* Source document
§
To use runc to see docker containers that are running
sudo ./runc --root /run/docker/runtime-runc/moby list
ID PID STATUS BUNDLE CREATED OWNER
f182f95645673b94af95495ea4c2a7c0f58dcce523f3d4e7174d7e482e136e08 12212 running /run/containerd/io.containerd.runtime.v1.linux/moby/f182f95645673b94af95495ea4c2a7c0f58dcce523f3d4e7174d7e482e136e08 2020-01-05T21:28:05.371871841Z root
The runtime (runc) uses so-called runtime root directory to store and obtain the information about containers. Under this root directory, runc places sub-directories (one per container), and each of them contains the state.json file, where the container state description resides.
The default location for runtime root directory is either /run/runc (for non-rootless containers) or $XDG_RUNTIME_DIR/runc (for rootless containers) - the latter also usually points to somewhere under /run (e.g. /run/user/$UID/runc).
When the container engine invokes runc, it may override the default runtime root directory and specify the custom one (--root option of runc). Docker uses this possibility, e.g. on my box, it specifies /run/docker/runtime-runc/moby as the runtime root.
That said, to make runc list see your Docker containers, you have to point it to Docker's runtime root directory by specifying --root option. Also, given that Docker containers are not rootless by default, you will need the appropriate privileges to access the runtime root (e.g. with sudo).
§
* Problems to work on
A – According to the runc and Docker text, why must the --root option be given for runc list to show Docker containers? Answer in one to three sentences.
B – Carry the runc and Docker text forward from its final sentence.

Spatial relationship records:
§
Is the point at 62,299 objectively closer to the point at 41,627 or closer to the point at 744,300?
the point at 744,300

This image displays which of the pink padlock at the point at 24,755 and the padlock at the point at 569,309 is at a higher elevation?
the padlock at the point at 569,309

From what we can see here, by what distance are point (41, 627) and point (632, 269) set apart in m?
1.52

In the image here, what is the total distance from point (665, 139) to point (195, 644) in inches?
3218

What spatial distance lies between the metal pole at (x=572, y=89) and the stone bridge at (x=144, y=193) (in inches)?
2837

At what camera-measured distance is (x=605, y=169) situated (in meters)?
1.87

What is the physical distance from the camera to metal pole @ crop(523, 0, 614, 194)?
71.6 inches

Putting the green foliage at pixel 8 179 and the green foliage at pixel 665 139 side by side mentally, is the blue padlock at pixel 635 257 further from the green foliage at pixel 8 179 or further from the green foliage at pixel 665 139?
§
* Answers to the problems
A – Runc finds containers by reading sub-directories under its runtime root directory, which defaults to /run/runc or $XDG_RUNTIME_DIR/runc. Docker overrides that default and tells runc to use a custom root such as /run/docker/runtime-runc/moby. Runc list therefore has to be pointed at Docker's runtime root with --root to see those containers.

B –
So, that's how this should work:
$ docker run -d alpine sleep 1000
4acd4af5ba8da324b7a902618aeb3fd0b8fce39db5285546e1f80169f157fc69
$ sudo runc --root /run/docker/runtime-runc/moby/ list
ID PID STATUS BUNDLE CREATED OWNER
4acd4af5ba8da324b7a902618aeb3fd0b8fce39db5285546e1f80169f157fc69 18372 running /run/docker/containerd/daemon/io.containerd.runtime.v1.linux/moby/4acd4af5ba8da324b7a902618aeb3fd0b8fce39db5285546e1f80169f157fc69 2019-07-12T17:33:23.401746168Z root
As to images, you can not make runc see them, as it has no notion of image at all - instead, it operates on bundles. Creating the bundle (e.g. based on image) is responsibility of the caller (in your case - containerd).
Docker CLI (docker) - /usr/bin/docker
Docker is used as a reference to the whole set of docker tools and at the beginning it was a monolith. But now docker-cli is only responsible for user friendly communication with docker.
So the command’s like docker build … docker run … are handled by Docker CLI and result in the invocation of dockerd API.
Dockerd - /usr/bin/dockerd
The Docker daemon - dockerd listens for Docker API requests and manages host’s Container life-cycles by utilizing contanerd
dockerd can listen for Docker Engine API requests via three different types of Socket: unix, tcp, and fd. By default, a unix domain socket is created at /var/run/docker.sock, requiring either root permission, or docker group membership. On Systemd based systems, you can communicate with the daemon via Systemd socket activation, use dockerd -H fd://.
There are many configuration options for the daemon, which are worth to check if you work with docker (dockerd).
My impression is that dockerd is here to serve all the features of Docker (or Docker EE) platform, while actual container life-cycle management is “outsourced” to containerd. Containerd
containerd - /usr/bin/docker-containerd
containerd was introduced in Docker 1.11 and since then took main responsibilty of managing containers life-cycle. containerd is the executor for containers, but has a wider scope than just executing containers. So it also take care of:
Image push and pull
Managing of storage
Of course executing of Containers by calling runc with the right parameters to run containers...
Managing of network primitives for interfaces
Management of network namespaces containers to join existing namespaces
containerd fully leverages the OCI runtime specification1, image format specifications and OCI reference implementation (runc). Because of its massive adoption, containerd is the industry standard for implementing OCI. It is currently available for Linux and Windows.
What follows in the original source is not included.